Much of the pipeline infrastructure we put in place for JavaScript can be re-used for other custom language indexers.

As of July 20th, our JavaScript indexer could be best described as "adequate". It does not discover as many declarations and (especially) usages as we would like. We know how to find more of them; the remaining work should happen in Q4.

C++
iffy sign

C++ is fourth on our target language list (after Java, JavaScript and Sawzall), although it will be the top priority for actual Grok support.

We have not yet decided how we will parse and analyze C++, and we welcome suggestions. We also welcome volunteers!

There are several candidate frameworks for producing the Grok C++ index. The index data consists of:

The leading candidate framework is the Eclipse C/C++ Development Tooling (CDT), the C++ counterpart to the JDT we use for indexing Java. The similarity to the JDT would again give us a big head-start for indexing the code base.

The CDT FAQ says that from an error parsing point of view, the default configuration uses (or supports) GCC. It remains to be seen whether Eclipse will be accurate enough for code written for GCC. Many C++ compilers have trouble parsing code written for other compilers.

However, IDE compilers are designed to accept a broader range of input than production compilers.

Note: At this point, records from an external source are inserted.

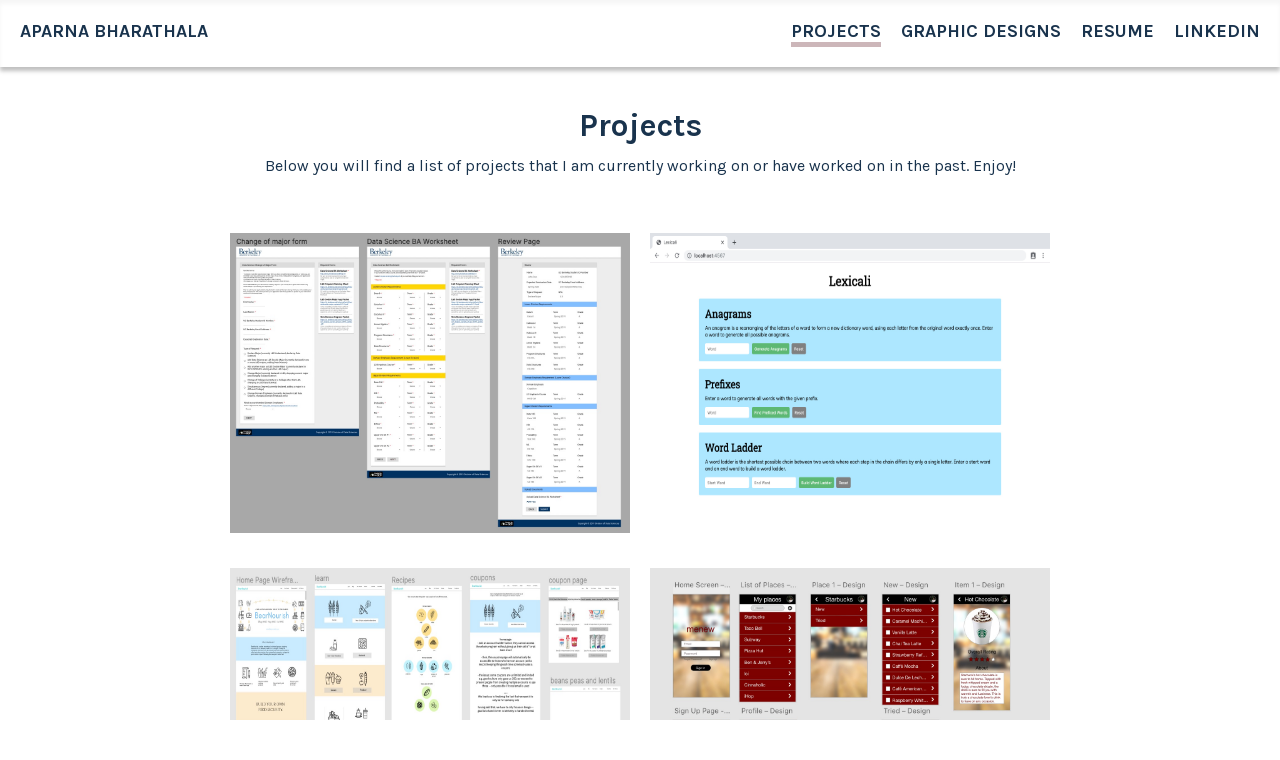

--- FILE ---
content_type: text/html; charset=utf-8
request_url: https://abharathala.github.io/projects.html
body_size: 533
content:
<!DOCTYPE html>
	<head>
		<title>Projects - Aparna Bharathala</title>
		<meta charset="UTF-8">
		<meta name="viewport" content="width=device-width, initial-scale=1.0">
		<link rel = "stylesheet" type = "text/css" href = "assets/styles/style.css">
		<link href="https://fonts.googleapis.com/css?family=Karla:400,400i,700" rel="stylesheet">
	</head>

	<body>
		<!-- navigation bar -->
		<div class = "navbar">
			<div class = "navbar-logo">
				<a href = "index.html"><div class = "navbar-item link-hover">APARNA BHARATHALA</div></a>
			</div>
			<div class = "navbar-item">
				<a href="#"><div class = "underline item">PROJECTS</div></a>
				<a href="graphicDesigns.html"><div class = "item link-hover">GRAPHIC DESIGNS</div></a>
	  			<a href="https://drive.google.com/file/d/1g9eOM77BVj1XwlX4Hp73vUPygbi2tv8f/view?usp=sharing" target = "_blank">
	  			<div class = "item link-hover">RESUME</div></a>
	  			<a href="https://www.linkedin.com/in/abharathala/" target = "_blank">
	  			<div class = "item link-hover">LINKEDIN</div></a>
  			</div>
		</div>

		<div id = "project-container">
			<div id = "project-content"> 
				<div id = "project-description">
					<h1 style = "margin-bottom: 10px"> Projects </h1>
					<p>
						Below you will find a list of projects that I am currently working on or have worked on in the past. Enjoy!
					</p>
				</div>

				<div class = "projects">
					<div class = "project">
						<a href = "bidsdb.html"><img class = "image" src = "assets/images/bidsdb.jpg" alt = "Bids DB"/></a>
						<a href = "lexicali.html"><img class = "image" src = "assets/images/lexicali.jpg" alt = "Lexicali"/></a>
					</div>
					<div class = "project">
						<a href = "bearNourish.html"><img class = "image" src = "assets/images/bearNourish.jpg" alt = "BearNourish"/></a>
						<a href = "menew.html"><img class = "image" src = "assets/images/menew_hifi.jpg" alt = "MeNew"/></a>
					</div>
				</div>
			</div>
		</div>

	</body>
</html>

--- FILE ---
content_type: text/css; charset=utf-8
request_url: https://abharathala.github.io/assets/styles/style.css
body_size: 807
content:
* {
	margin: 0px;
	font-family: 'Karla';
	color: #19334d;
}

.navbar {
	box-shadow: 0px 4px 4px rgba(0, 0, 0, 0.25), inset 0px 4px 4px rgba(0, 0, 0, 0.04);
	display: flex;
	flex-direction: row;
	justify-content: space-between;
	padding: 20px;
	background-color: white;
}

.navbar-item {
	display: flex;
	flex-direction: row;
}

.item {
	margin-left: 20px;
}

a {
	text-decoration: none;
	color: #19334d;
	font-size: 18px;
	font-weight: bold;
}

.link-hover:hover {
	border-bottom: 5px solid #ccb6b9;
	margin-bottom: -5px;
}

.disabled {
	color: grey;
}

.about {
	margin: 0 auto;
	width: 75%;
	display: flex;
	flex-direction: row;
	justify-content: space-between;
	align-items: center;
	padding-top: 50px;
}

#about-image {
	width: 300px;
	height: 450px;
	margin-left: 50px;
	border: 5px solid #ccb6b9;
  padding: 5px;
}

.about-links {
	font-size: 16px;
}

.about-links:hover{
  color: #b37c84;
  font-weight: bold;
}

.bold {
  font-weight: bold;
  color: #b37c84;
}

p {
	line-height: 1.5;
}

.underline {
	border-bottom: 5px solid #ccb6b9;
}

#project-container {
	margin: 0 auto;
	margin-top: 30px;
	text-align: center;
	/*max-width: 80%;*/
}

#project-description {
	margin-top: 10px;
	margin-bottom: 40px;
/*	max-width: 75%;*/
	/*margin-left: 0px;
	margin-right: 0px;*/
}

#project-content {
	display: flex;
	flex-direction: column;
	align-items: center;
}

.project-images {
	display: flex;
	flex-wrap: wrap;
	justify-content: center;
	margin-bottom: 30px;
}

.project {
	padding: 5px;
	display: flex;
	flex-direction: row;
}

.projects {
	margin-bottom: 30px;
	display: flex;
	flex-direction: column;
}

.image {
	width: 400px;
	height: 300px;
	margin: 10px;
}

.image:hover {
	box-shadow: 0px 10px 10px rgba(0, 0, 0, 0.25), inset 0px 10px 10px rgba(0, 0, 0, 0.04);
}

.gray {
	opacity: .6;
	filter: grayscale(80%);
}

.gray:hover {
	filter: grayscale(0%);
	opacity: 1;
	transition: opacity 1s ease-in-out;
}

.row {
  display: -ms-flexbox; /* IE10 */
  display: flex;
  -ms-flex-wrap: wrap; /* IE10 */
  flex-wrap: wrap;
  padding: 0 4px;
  justify-content: center;
  margin-bottom: 30px;
}

/* Create four equal columns that sits next to each other */
.column {
  -ms-flex: 25%; /* IE10 */
  flex: 25%;
  max-width: 25%;
  padding: 0 4px;
}

.column img {
  margin-top: 8px;
  vertical-align: middle;
  width: 100%;
}

.project-row {
  display: flex;
  flex-direction: row;
  justify-content: space-around;
  max-width: 75%;
}

.column-text {
  width: 40%;
  text-align: left;
}

#project-image {
  width: 500px;
  height: 400px;
}

.sub-header {
  font-size: 24px;
}

/*.dashed {
  background: 
    linear-gradient(90deg, #ccb6b9 75%, transparent 25%),
    linear-gradient(0deg, #ccb6b9 75%, transparent 25%),
    linear-gradient(90deg, #ccb6b9 75%, transparent 25%),
    linear-gradient(0deg, #ccb6b9 75%, transparent 25%);
  background-repeat: repeat-x, repeat-y, repeat-x, repeat-y;
  background-size: 20px 5px, 5px 20px, 20px 5px, 5px 20px;
  padding: 10px;
  animation: dancingBorder 10s infinite linear;
}*/
	
/*@keyframes dancingBorder {
  0% {
    background-position: left top, right top, right bottom, left bottom;
  } 100% {
    background-position: right top, right bottom, left bottom, left top;
  }
}*/

/* Responsive layout - makes a two column-layout instead of four columns */
@media screen and (max-width: 800px) {
  .column {
    -ms-flex: 50%;
    flex: 50%;
    max-width: 50%;
  }
}

@media screen and (max-width: 700px) {
  .navbar {
  	flex-direction: column;
  	align-items: center;
  }
  .navbar-item {
  	margin-top: 20px;
  }
  .project-row {
    flex-direction: column;
    justify-content: center;
    align-items: center;
  }
  #project-description {
    width: 75%;
  }
  .column-text {
    width: 75%;
  }
  #project-image {
    margin-top: 20px;
    width: 100%;
    height: 50%;
  }
}

@media screen and (max-width: 500px) {
  .column {
    -ms-flex: 90%;
    flex: 90%;
    max-width: 90%;
  }
  #project-descripton {
  	max-width: 70%;
  }
  .project {
  	flex-direction: column;
  	max-width: 90%;
  }
  .navbar {
  	flex-direction: column;
  	align-items: center;
  }
  .navbar-item {
  	margin-top: 20px;
  	flex-direction: column;
  	align-items: center;
  }
  .item {
  	margin: 0px;
  }
  .about {
    flex-direction: column;
    width: 90%;
  }
  #about-image {
    margin-top: 20px;
    margin-left: 0px;
    width: 90%;
  }
}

So the Eclipse CDT may be able to index not only our Linux code, but our C++ code bases for Windows and other platforms.

Python
help sign

Python is fifth on the list of target languages for Grok. (An intern picked Sawzall over Python, which is how it got fifth place.)

We do not yet have a plan for indexing Python. We would prefer not to write our own parser and resolver. If anyone knows of a framework or toolkit for parsing and analyzing Python code that meets Grok's requirements, please let us know.

It's possible to use any language for plugging a language into Grok. We have a slight preference for Java-based parsers/analyzers, because we're likely to use a Java-based parsing technology in the general case. However, we have a well-defined XML format for the outputs of the indexer, so any language implementation will be fine.